A group calling itself the Fort Worth Business Women, organized through the Syndicate, king of the groups that raise money for the Stock Show’s annual Junior Sale of Champions finale, has 33 commitments so far, said Becky Renfro Borbolla, founder of the group and an executive at Renfro Foods in Fort Worth.
“If everyone (who’s expressed interest) comes through, I believe we’ll have $21 to $25,000 to spend at the auction, possibly up to $30,000,” she said Friday.
Mayor Betsy Price was among those who signed on to contribute at least the minimum $500 commitment.
The group wants to spend all of its cash on one steer raised by a girl, Renfro Borbolla said. She’ll bid for her members, who will wear red jackets or shirts to set themselves apart from the Ladies on the Lamb group, which wears pink.
Impetus for the Fort Worth Business Women was the dearth of women among the benefactors who go in to buy steers at the high-profile auction, which is dominated by steers. Renfro Borbolla said she sent an email Jan. 7 to potential donors and raised $15,000 within three days.
“There’s no group of women that have ever bought the steers, so we decided this would be fun and beneficial,” Price said Friday. She and her husband have participated in other youth livestock auctions, but not the Stock Show’s before now.
Larry Anfin, chairman of the Syndicate, said his group welcomes the help. Women such as Jill Davis of the Happy Davis Foundation have made record purchases in previous years, but the Syndicate has no female members, he noted.
Last year’s sale, which featured 288 animals, posted a record $2.91 million in total sales, with the grand champion steer selling for a record $230,000.
This year, committments are running ahead of schedule, Anfin said. The groups are trying to bring in commitments to buy a total 320 animals.
“We were at 300 two weeks ago,” he said Friday. “You don’t want to jinx it, but it seems like we’re going to have a good sale.”
Among the other groups, the Fort Worth Businessmen, headed by the Aledo real estate investor Larry White Jr., said “I’m very comfortable we’re going to beat last year’s numbers.”

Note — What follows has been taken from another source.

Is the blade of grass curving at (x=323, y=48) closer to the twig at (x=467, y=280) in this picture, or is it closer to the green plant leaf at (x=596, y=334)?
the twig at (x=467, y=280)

The Fort Worth Businessmen spent $120,000 last year, and White’s U Ol’ Goat Committee raised $60,000.
This year, the Fort Worth Businessmen aims to buy 12 to 21 steers, and the goat committee three to four goats out of the six champions that will be in the auction, White said.
“Last year was a hard year,” said White, who has purchased all four grand champions in recent years and has been promoting a Grand Slam Club, of which he’s the only member. “This year, we’re way ahead of the pack.”
Over at the Tallest Hog at the Trough group, spokesman Gary Ray said, “we could use some more pig buyers, that’s for sure. We’re running a little light right now.”
The group spent nearly $100,000 on the 12 champion pigs at last year’s auction, but the grand champion was off, selling for $20,000 a year after going for $100,000.
“We’re hoping the grand champion will bring between $50 and $75,000 this year,” Ray said. “It doesn’t matter what the animal is. If it’s a grand champion in Fort Worth, it ought to be worth quite a bit of college money.”
At Ladies on the Lamb, which raised $50,000 last year, chair Rebecca Pearce said, “we’re having a great year as far as we can tell. We’ve got a lot of contributions, but they keep coming in. It’s hard for us to tell where we’re going to end up.”